O grupo foi formado a partir de preocupações de longa data, dizem os organizadores, embora um catalisador tenha sido o caso de Carole Hooven, uma palestrante de longa data em biologia evolutiva. Hooven foi criticada após uma entrevista televisiva em 2021 na qual ela disse que, embora as identidades de gênero diversas devessem ser respeitadas, existem apenas dois sexos biológicos, masculino e feminino, que são "designados pelos tipos de gametas que produzimos".

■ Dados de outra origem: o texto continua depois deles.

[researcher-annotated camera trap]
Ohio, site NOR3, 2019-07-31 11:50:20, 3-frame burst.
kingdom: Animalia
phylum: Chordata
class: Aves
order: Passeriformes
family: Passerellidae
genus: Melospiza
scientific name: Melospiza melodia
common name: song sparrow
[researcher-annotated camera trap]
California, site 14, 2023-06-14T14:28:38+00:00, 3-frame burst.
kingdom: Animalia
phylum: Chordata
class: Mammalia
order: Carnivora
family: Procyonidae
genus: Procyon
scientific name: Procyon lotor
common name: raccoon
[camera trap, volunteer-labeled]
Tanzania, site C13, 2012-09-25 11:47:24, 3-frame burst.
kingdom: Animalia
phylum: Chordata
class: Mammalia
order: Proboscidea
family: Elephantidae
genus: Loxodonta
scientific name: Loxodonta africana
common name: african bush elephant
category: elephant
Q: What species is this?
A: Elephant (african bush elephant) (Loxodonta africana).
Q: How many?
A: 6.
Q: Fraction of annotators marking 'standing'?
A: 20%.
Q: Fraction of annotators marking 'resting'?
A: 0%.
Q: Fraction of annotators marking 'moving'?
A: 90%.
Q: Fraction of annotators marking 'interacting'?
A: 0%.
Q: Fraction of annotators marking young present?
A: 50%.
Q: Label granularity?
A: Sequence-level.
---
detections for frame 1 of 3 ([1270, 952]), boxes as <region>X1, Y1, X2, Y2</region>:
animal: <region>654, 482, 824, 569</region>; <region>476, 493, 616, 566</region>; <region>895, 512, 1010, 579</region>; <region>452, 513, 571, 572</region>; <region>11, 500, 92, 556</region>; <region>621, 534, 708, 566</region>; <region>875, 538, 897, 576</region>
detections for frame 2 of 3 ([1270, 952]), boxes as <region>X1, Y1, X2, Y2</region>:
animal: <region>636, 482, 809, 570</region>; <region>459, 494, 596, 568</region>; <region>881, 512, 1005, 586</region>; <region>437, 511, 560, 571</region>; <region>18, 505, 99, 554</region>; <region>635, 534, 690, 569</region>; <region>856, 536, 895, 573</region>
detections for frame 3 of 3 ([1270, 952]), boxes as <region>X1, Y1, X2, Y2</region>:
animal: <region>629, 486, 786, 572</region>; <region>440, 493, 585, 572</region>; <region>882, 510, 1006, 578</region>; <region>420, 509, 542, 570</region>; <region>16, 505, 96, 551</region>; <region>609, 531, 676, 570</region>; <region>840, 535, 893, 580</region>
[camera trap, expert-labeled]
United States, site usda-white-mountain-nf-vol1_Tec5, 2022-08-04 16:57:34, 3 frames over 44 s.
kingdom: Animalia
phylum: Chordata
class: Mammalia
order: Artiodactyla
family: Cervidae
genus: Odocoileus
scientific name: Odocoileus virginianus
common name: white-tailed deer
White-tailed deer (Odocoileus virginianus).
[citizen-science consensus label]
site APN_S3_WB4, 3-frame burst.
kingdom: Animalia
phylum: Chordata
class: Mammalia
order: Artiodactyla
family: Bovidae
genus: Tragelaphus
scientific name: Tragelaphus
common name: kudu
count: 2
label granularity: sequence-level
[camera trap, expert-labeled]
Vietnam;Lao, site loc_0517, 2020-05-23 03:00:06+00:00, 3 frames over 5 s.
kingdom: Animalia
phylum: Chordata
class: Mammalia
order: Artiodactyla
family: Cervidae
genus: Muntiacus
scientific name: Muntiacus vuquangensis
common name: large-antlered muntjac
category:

O líder estudantil do grupo de tarefa de diversidade de seu departamento, escrevendo nas redes sociais, chamou seus comentários de "transfóbicos e prejudiciais", e os estudantes graduados recusaram-se a ser assistentes de ensino para seu curso sobre hormônios e comportamento humano. Hooven, que não tinha estabilidade no cargo, deixou sua posição em janeiro de 2023, após receber o que descreveu como nenhum apoio da administração. (Ela agora é pesquisadora não residente no American Enterprise Institute e associada não remunerada no laboratório de Pinker.)

Em uma entrevista, Pinker disse que seu caso, juntamente com outros, mostrou que Harvard se tornou um lugar repleto de intolerância e autocensura.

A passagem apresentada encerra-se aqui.